DJ: How did you go about developing the robot?
Dusseux: With more than 20 years of research, 200 peer-reviewed publications and 1,000+ patients in clinical trials, robotic therapy using InMotion Robots is a proven, evidence-based therapy intervention. Through clinical research we have discovered that robotic therapy can optimize patient outcomes by focusing on reducing motor impairments, allowing patients to actively participate in therapy that translates motor gains to the performance of functional tasks. As a result, Bionik’s modular therapy system approach to neurorehabilitation is designed to incorporate the latest clinical research in neuroscience, integrating the scientific principles of motor learning, interference, and motor memory consolidation.
DJ: Where is it in use currently?
Dusseux: The InMotion Arm is used in more than 20 countries and 200 hospitals/medical facilities including recent placements in Kansas and New Jersey.

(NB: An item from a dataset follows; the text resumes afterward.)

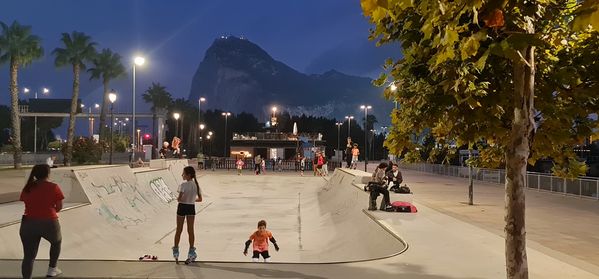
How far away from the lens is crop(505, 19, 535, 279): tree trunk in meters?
5.54

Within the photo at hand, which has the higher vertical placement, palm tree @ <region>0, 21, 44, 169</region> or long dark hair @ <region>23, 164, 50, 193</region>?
palm tree @ <region>0, 21, 44, 169</region>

DJ: What other products are you working on?
Dusseux: Our suite of InMotion interactive robotic systems includes the InMotion WRIST and ARM-HAND Robots. These systems, like the InMotion ARM, provide interactive and adaptive therapy for survivors of stroke or other neurological conditions that result in mobility impairments of the arm. These systems are used primarily in clinical settings. In addition, the previously mentioned InMotion Home will target patients who require ongoing intensive upper limb therapy after their inpatient rehabilitation, aiming to optimize neuroplasticity in the early stages or many years following stroke or neurological injury.
We also have a project targeting the consumer healthcare device market through the development of the ARKE lower limb exoskeleton. The ARKE has been designed for people with spinal cord injury or those with lower limb impairments due to stroke, traumatic brain injury, or other neurological conditions.
There is also significant opportunity for the robotics industry within the aging population, now approaching a billion people globally, who rely on unstable walkers or other wheeled devices for mobility. We have recently entered into a partnership with Wistron Corporation to manufacture a home-based version of ARKE to bring enhanced mobility to people in their homes. We have also entered into a partnership with Curexo, from South Korea, who have released an innovative virtual reality gait training device.
The “Morning Walk” is an end-effector gait trainer with a saddle-type body weight support system designed for the rehabilitation of adults and children with neurological or orthopedic mobility impairments. The exciting virtual reality software of the Morning Walk aims to engage and motivate patients to increase the intensity and duration of their therapy and improve patient outcomes.